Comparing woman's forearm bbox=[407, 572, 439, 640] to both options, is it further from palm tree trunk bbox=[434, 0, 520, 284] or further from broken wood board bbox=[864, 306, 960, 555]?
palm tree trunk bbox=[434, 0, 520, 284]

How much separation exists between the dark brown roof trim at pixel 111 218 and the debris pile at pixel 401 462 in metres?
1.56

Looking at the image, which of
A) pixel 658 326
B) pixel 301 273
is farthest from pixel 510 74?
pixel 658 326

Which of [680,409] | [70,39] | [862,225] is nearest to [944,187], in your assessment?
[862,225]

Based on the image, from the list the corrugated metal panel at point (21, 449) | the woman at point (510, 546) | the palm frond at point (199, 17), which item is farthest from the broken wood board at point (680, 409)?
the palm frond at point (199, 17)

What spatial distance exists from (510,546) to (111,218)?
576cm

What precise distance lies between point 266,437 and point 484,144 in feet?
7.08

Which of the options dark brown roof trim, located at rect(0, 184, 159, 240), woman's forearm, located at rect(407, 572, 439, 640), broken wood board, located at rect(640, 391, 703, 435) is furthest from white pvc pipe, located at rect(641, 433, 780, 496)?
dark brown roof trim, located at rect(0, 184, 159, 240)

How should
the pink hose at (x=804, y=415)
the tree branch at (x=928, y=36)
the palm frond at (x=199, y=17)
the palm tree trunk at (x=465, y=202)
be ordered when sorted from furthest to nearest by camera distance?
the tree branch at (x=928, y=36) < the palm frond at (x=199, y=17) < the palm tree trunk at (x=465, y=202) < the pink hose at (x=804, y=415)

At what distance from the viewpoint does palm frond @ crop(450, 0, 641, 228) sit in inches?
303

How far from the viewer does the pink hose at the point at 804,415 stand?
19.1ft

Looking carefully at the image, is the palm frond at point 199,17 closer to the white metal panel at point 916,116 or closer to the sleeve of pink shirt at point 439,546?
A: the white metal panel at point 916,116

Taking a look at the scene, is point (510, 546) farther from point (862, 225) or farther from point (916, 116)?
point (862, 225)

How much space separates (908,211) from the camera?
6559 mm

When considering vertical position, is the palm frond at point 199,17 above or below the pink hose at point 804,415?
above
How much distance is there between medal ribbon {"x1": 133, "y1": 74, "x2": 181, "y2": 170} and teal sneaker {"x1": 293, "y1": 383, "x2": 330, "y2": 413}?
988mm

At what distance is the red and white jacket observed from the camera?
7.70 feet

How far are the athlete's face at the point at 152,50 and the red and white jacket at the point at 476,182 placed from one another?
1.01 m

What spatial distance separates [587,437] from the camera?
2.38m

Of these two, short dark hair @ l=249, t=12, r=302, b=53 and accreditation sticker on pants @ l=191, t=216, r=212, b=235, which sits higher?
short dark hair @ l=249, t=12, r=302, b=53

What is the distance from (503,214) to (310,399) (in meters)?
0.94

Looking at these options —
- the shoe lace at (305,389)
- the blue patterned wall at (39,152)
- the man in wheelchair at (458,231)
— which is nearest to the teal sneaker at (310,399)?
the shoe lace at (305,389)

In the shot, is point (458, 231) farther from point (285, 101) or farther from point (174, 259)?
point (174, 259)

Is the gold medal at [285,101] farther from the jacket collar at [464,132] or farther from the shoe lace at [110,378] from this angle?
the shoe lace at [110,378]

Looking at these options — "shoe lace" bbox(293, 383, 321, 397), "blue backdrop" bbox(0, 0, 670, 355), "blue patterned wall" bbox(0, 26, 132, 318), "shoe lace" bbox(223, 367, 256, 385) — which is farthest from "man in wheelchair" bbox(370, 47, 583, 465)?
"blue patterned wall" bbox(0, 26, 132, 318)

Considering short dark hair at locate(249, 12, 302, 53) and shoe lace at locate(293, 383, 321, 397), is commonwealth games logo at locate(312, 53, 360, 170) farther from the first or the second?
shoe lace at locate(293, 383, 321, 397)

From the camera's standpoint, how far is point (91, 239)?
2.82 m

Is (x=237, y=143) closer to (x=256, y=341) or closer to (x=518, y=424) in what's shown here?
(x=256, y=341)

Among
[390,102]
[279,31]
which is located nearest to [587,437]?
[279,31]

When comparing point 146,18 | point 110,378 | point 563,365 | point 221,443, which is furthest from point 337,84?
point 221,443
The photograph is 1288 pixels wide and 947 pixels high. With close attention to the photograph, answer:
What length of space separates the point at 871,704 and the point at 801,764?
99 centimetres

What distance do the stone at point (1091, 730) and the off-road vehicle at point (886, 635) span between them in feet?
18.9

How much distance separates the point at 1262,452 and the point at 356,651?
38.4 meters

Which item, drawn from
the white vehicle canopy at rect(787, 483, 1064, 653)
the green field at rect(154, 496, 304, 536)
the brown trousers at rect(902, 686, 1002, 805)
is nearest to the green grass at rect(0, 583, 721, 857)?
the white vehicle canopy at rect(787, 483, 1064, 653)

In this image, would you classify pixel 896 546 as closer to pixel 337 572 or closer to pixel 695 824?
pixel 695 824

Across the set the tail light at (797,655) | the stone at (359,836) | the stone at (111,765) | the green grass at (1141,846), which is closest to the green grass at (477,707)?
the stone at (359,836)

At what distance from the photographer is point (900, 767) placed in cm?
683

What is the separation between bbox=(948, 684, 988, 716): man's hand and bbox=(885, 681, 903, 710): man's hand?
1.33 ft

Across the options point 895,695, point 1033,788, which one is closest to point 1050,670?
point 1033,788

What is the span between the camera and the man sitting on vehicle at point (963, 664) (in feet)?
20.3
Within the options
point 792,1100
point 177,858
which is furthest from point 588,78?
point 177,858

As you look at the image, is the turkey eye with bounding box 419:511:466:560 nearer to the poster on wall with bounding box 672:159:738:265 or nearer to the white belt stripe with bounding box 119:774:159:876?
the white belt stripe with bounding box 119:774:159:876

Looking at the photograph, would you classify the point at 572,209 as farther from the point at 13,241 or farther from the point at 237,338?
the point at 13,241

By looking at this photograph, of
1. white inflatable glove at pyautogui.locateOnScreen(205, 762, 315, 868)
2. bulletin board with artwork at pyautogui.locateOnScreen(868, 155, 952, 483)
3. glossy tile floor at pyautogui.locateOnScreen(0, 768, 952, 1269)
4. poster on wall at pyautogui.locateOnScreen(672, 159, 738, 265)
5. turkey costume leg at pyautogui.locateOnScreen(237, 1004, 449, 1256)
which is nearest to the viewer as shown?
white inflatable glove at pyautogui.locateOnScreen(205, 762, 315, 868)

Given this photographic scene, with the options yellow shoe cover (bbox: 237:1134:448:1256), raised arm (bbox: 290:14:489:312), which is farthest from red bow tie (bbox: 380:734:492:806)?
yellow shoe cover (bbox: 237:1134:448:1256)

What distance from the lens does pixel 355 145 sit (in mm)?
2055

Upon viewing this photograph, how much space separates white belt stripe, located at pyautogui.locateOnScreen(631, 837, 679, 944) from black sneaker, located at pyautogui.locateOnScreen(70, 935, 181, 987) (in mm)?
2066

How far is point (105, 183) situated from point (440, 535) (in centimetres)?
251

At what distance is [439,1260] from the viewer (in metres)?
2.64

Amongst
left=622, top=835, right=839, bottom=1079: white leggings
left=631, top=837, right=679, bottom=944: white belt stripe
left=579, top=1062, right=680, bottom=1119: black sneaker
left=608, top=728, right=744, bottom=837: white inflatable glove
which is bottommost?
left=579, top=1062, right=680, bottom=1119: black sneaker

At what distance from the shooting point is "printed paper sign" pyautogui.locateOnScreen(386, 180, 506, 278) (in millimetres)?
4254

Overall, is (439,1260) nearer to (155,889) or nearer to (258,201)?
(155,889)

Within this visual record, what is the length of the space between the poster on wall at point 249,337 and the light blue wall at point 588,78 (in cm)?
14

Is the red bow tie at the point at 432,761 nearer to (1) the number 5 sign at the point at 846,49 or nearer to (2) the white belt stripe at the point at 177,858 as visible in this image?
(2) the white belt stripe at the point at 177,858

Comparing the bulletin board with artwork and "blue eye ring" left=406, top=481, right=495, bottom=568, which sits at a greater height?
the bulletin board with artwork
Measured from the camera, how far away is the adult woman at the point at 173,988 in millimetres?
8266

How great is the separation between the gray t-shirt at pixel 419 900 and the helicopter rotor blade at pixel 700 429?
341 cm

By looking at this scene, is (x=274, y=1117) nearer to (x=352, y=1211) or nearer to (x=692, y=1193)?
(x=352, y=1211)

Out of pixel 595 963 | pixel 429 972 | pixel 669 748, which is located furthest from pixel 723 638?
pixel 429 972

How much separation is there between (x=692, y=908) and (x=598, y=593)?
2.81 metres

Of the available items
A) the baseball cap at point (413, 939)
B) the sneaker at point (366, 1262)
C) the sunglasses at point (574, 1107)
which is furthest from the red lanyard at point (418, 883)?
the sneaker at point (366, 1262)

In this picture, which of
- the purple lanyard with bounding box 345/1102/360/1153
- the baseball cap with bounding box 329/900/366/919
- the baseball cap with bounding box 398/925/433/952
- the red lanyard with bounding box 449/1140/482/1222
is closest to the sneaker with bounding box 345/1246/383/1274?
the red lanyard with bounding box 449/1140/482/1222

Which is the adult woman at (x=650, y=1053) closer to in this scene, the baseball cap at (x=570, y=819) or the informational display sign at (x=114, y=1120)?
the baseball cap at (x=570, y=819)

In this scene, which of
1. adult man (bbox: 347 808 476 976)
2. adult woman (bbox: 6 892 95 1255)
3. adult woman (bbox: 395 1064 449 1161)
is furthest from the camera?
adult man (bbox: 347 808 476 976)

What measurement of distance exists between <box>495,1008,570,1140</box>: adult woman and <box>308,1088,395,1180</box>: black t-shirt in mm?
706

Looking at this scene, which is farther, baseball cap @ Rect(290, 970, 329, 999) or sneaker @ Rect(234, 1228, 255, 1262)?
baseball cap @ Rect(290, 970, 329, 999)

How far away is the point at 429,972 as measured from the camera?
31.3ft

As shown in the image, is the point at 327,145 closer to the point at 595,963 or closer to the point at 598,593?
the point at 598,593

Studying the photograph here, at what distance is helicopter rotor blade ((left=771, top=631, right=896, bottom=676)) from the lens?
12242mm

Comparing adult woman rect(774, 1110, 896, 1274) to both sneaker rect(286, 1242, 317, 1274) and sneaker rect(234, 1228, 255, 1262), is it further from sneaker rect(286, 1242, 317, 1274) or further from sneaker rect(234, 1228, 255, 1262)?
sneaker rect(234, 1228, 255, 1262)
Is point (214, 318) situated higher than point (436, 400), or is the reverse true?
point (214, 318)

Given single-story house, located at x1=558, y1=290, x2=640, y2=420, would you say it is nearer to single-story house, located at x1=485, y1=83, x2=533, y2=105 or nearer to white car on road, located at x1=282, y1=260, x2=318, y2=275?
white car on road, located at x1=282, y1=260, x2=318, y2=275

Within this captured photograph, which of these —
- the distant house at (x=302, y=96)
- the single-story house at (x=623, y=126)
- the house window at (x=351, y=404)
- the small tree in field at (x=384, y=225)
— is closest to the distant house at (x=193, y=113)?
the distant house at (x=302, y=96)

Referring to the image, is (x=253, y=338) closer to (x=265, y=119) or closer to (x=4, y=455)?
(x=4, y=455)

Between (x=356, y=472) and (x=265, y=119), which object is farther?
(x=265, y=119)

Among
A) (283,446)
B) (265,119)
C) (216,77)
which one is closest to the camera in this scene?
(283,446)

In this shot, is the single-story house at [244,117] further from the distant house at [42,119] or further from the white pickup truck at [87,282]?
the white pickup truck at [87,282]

→ Exercise: Return, word for word, every line from the line with "Referring to the" to the final line of the data.

→ Reply:
Referring to the image, is (x=253, y=338) closer to (x=265, y=119) or closer to (x=4, y=455)?
(x=4, y=455)

Between (x=356, y=472) and (x=265, y=119), which object is farther?
(x=265, y=119)

Among
A) (283,446)
B) (265,119)
C) (216,77)
which one is closest to the camera in this scene?
(283,446)

In this shot, is the single-story house at [244,117] further from the distant house at [42,119] or further from the white pickup truck at [87,282]?
the white pickup truck at [87,282]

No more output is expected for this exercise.